Law and order is fast deteriorating in the Afghan capital city of Kabul, with Soviet soldiers, resistance fighters, and "party thugs" joining common criminals in a wave of armed break-ins throughout the city, according to diplomatic reports reaching New Delhi.

The break-ins frequently end in exchanges of gunfire and deaths, diplomats related, since many Kabul householders keep their own arms to protect their homes and families.

"There are noticeably more funerals at the mosques in town," commented one envoy. "Although curfew doesn't start until 10 p.m., very few Afghans are on the streets after 7 p.m. because in virtually every area of town break-ins after dark have become commonplace."

The reported upsurge in armed robberies comes on top of the ongoing round of assassinations of government officials and ruling party members -- ascribed to both rebel attacks and intraparty feuding -- that have become a backdrop to life in the beleaguered capital city.

Together with ballooning reports of a breakdown in discipline among Soviet occupation forces, they amount to both a serious operating problem and a public relations setback for the Karmal government and its Soviet backers.

Foreign ministers of the world's 95 nonaligned countries have Afghanistan on their agenda at a meeting in New Delhi this week (Feb. 9 to 12), and the Soviets and Afghans are trying hard to project an image of normalcy returning to the country. Their aims are to avoid further international demands for Soviet troop withdrawal and to advance their claim that Karmal's is the legitimate and autonomous government in charge.

But the fresh diplomatic reports, arriving just a month after a rebellion by Kabul policemen protesting extensions of their tours of duty, call into question Karmal's claim to control even his own capital.

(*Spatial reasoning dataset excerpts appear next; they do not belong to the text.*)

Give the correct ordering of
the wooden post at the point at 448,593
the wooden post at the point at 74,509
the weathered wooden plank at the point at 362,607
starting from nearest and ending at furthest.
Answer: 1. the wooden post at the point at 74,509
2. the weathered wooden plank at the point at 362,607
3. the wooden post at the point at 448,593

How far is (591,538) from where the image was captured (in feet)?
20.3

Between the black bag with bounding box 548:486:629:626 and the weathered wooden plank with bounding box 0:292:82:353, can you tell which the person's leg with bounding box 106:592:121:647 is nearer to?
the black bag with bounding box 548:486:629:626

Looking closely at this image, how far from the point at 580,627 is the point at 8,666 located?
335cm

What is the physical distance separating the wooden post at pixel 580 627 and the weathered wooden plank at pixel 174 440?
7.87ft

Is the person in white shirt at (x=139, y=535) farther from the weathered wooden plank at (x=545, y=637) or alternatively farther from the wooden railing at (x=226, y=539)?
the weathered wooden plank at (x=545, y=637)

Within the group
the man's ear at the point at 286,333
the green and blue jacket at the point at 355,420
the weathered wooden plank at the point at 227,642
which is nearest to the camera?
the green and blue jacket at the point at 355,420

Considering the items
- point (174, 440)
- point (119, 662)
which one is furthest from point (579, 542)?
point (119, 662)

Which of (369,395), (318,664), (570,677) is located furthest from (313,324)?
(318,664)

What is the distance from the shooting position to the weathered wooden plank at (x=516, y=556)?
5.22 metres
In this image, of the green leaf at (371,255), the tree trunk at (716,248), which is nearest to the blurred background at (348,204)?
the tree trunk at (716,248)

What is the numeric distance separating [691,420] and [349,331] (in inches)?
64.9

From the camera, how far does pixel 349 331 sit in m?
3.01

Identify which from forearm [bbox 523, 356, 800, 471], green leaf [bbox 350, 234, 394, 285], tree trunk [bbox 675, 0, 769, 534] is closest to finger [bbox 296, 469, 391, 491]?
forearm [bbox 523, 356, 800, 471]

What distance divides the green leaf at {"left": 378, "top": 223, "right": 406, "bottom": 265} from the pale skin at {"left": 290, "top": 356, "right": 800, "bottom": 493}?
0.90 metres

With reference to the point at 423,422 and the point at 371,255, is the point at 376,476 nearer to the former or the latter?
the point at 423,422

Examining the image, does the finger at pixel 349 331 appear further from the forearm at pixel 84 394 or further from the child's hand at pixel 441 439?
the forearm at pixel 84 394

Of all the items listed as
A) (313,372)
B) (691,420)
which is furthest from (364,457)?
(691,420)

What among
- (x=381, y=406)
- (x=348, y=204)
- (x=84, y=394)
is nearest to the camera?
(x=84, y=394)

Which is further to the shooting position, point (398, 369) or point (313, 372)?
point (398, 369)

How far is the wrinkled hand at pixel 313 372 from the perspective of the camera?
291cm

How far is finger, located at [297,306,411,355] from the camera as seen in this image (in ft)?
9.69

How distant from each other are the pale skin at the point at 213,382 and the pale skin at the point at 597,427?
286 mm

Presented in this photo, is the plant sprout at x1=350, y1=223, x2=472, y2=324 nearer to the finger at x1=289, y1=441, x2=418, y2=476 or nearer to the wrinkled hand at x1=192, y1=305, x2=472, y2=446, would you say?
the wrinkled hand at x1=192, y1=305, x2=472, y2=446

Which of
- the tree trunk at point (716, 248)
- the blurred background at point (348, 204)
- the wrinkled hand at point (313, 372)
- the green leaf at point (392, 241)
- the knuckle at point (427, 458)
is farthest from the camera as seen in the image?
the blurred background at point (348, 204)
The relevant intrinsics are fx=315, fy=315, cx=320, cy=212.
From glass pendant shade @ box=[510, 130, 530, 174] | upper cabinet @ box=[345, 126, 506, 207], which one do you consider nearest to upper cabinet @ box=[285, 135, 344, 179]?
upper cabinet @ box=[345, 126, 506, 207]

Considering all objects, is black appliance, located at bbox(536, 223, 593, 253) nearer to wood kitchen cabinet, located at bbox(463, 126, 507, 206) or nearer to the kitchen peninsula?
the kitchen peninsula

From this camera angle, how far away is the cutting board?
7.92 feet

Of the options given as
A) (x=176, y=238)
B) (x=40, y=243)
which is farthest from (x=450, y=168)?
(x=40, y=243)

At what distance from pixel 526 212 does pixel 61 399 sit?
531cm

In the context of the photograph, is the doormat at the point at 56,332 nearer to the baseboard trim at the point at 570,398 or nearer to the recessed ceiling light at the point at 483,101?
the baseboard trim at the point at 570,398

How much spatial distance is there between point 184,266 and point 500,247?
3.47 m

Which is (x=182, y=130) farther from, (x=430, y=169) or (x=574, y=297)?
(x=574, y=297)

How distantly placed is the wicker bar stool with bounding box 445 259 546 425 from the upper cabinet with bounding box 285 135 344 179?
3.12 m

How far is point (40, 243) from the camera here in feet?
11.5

In some areas of the city, according to one account reaching here, resistance fighters have formed their own night patrol units, which offer shopkeepers protection for a price. The same account said that Soviet soldiers on night patrol duty have been looting houses, shops, and buses.

Another diplomatic report blamed the "wide and indiscriminate" issue of submachine guns and automatic rifles to government partisans as a major factor in the capital's law-and-order breakdown.

Envoys said that the law-and-order picture is equally shaky in the provinces, with even more cases of extortion laid to resistance fighters.The insurgents "send demand notes to householders and business and set fire to premises if they get no response," a diplomat related.

A particularly bold armed robbery that set Kabul buzzing occurred at the United Nations club late in January, when five men armed with pistols and machine guns strode in and herded five guests and several Afghan staff members into a side room.

They then loaded radios, a television set, a film projector, other electrical appliances, and cash from the club's till into three taxis waiting outside, and calmly drove away.

One account of the incident identified the robbers only as Afghans dressed in Western-style clothin g, another said they were "probably" resistance fighters.